=== 抜粋本文 ===

薬剤師国家試験 平成28年度 第101回 - 一般 実践問題 - 問 308,309
62歳男性。切除不能の再発直腸がんに対して、カペシタビンとオキサリプラチン併用化学療法を開始することになった。外来化学療法室の薬剤師は、男性には循環器内科の受診歴があり、以下の薬剤を服用中であることを確認した。
問308(実務)
薬剤師は以下の検査データを確認した。化学療法の開始に伴う相互作用による重篤な副作用を回避するため、定期的にモニタリングすべき検査データとして、特に重要なのはどれか。1つ選べ。
1 クレアチニンキナーゼ値
2 PT-INR値
3 血清カリウム値
4 血糖値
5 白血球数
問309(法規・制度・倫理)
カペシタビンは添付文書に休薬期間を設けるように記載されているが、休薬期間を設けない処方がなされた。薬剤師が疑義照会をせずに、そのまま調剤したため、患者に健康被害が生じた。薬剤師が問われる可能性のある法的責任として誤っているのはどれか。1つ選べ。
1 民法に基づく不法行為責任
2 刑法に基づく業務上過失傷害罪
3 薬剤師法に基づく薬剤師業務の停止
4 薬剤師法に基づく戒告
5 医療法に基づく罰金刑
- REC講師による詳細解説! 解説を表示
-
問308 解答 2
切除不能の再発直腸がんに対して、カペシタビンとオキサリプラチン併用化学療法を行なう際は、骨髄抑制等の重大な副作用を回避するため、投与開始前及び投与期間中は肝機能、腎機能、血小板数等のモニタリングが必要である。また、カペシタビンとの相互作用による重篤な副作用である血液障害等を回避するため、ワルファリンカリウムやテガフール・ギメラシル・オテラシルカリウム等が併用されていないかを確認する必要もある。
患者が服用中のワルファリンカリウムは、カペシタビンとの併用により、血液凝固能に異常をきたし、出血が発現することで死亡に至った例が報告されている。この副作用は、これらの薬剤の併用開始数日後からカペシタビン投与中止後1ヶ月以内の期間に発現している。そのため、両剤を併用する場合には血液凝固能検査により血液凝固能の指標となるプロトロンビン時間の値(PT-INR値)を定期的にモニタリングし、必要に応じて適切な処理を行うこととされている。
問309 解答 5
薬剤師は、処方せん中に疑わしい点があるときには、その処方せんを交付した医師に問い合わせて、その疑義を確かめた後でなければ、調剤してはならない。設問から、薬剤師は疑わしい点があるにもかかわらず、疑義照会をせずに、そのまま調剤を行なったため、患者に健康被害が生じている。この場合、薬剤師は民法、刑法、薬剤師法に関する法的責任を問われる可能性がある。

=== 提供情報 ===

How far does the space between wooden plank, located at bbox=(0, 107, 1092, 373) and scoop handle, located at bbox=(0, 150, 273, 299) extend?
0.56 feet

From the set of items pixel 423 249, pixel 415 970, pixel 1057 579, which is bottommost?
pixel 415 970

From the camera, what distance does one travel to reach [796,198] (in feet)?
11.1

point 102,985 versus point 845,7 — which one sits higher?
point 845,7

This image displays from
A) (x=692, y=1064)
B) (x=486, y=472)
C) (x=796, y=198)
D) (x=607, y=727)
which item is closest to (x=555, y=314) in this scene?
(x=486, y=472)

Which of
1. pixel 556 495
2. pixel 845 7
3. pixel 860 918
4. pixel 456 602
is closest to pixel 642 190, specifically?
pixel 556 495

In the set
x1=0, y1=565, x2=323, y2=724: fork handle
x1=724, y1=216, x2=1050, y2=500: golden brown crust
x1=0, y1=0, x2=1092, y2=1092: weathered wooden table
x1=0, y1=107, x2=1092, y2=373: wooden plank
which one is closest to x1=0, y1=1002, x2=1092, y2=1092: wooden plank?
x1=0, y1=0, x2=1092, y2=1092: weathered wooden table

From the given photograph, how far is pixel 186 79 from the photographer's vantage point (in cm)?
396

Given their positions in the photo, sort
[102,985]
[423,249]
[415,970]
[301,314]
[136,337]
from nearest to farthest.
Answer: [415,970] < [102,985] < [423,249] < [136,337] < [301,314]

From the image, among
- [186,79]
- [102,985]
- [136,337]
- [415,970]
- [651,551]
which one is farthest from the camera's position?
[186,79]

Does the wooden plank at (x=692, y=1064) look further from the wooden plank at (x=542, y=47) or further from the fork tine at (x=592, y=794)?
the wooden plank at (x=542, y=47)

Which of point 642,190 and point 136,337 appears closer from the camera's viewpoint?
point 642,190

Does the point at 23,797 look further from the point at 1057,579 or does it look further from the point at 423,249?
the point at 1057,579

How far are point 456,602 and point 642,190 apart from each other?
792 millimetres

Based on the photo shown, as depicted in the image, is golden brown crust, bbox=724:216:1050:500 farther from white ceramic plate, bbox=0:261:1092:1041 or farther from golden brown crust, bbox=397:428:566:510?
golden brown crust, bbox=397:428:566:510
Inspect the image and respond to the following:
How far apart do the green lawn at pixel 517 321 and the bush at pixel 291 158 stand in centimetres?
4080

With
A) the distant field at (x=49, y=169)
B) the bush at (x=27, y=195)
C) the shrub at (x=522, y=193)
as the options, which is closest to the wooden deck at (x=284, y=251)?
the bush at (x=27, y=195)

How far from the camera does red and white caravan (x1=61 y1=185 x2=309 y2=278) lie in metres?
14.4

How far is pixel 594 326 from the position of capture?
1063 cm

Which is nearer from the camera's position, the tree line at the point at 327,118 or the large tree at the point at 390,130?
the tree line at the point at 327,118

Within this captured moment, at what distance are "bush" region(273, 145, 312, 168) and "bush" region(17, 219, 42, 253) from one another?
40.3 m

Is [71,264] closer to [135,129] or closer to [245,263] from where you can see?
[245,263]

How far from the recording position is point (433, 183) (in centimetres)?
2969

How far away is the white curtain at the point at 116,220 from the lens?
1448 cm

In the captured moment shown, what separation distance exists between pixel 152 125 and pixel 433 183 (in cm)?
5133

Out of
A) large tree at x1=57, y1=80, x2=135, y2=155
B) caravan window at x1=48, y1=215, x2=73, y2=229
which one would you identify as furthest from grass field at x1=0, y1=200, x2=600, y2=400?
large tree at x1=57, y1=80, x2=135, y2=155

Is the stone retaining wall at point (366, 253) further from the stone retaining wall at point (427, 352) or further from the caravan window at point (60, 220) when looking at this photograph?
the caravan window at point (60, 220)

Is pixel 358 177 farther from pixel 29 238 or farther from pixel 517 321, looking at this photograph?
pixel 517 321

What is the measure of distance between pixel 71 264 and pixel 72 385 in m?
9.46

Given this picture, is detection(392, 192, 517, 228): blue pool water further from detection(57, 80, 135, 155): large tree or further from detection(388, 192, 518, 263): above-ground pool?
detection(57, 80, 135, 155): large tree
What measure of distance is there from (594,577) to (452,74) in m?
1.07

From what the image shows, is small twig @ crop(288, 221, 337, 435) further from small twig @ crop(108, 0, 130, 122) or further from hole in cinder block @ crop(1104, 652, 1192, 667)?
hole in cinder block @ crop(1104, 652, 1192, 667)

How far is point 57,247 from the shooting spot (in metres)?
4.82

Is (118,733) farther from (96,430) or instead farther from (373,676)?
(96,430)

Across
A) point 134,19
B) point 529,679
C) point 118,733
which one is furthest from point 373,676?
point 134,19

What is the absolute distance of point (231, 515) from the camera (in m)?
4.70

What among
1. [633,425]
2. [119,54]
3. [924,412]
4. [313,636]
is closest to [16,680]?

===

### 課題内容
上記の抜粋本文について、「1 民法に基づく不法行為責任」から「ないかを確認する必要もある。」までのすべてを、一字も変えずに打ち直してください。

### 記述回答
1 民法に基づく不法行為責任
2 刑法に基づく業務上過失傷害罪
3 薬剤師法に基づく薬剤師業務の停止
4 薬剤師法に基づく戒告
5 医療法に基づく罰金刑
- REC講師による詳細解説! 解説を表示
-
問308 解答 2
切除不能の再発直腸がんに対して、カペシタビンとオキサリプラチン併用化学療法を行なう際は、骨髄抑制等の重大な副作用を回避するため、投与開始前及び投与期間中は肝機能、腎機能、血小板数等のモニタリングが必要である。また、カペシタビンとの相互作用による重篤な副作用である血液障害等を回避するため、ワルファリンカリウムやテガフール・ギメラシル・オテラシルカリウム等が併用されていないかを確認する必要もある。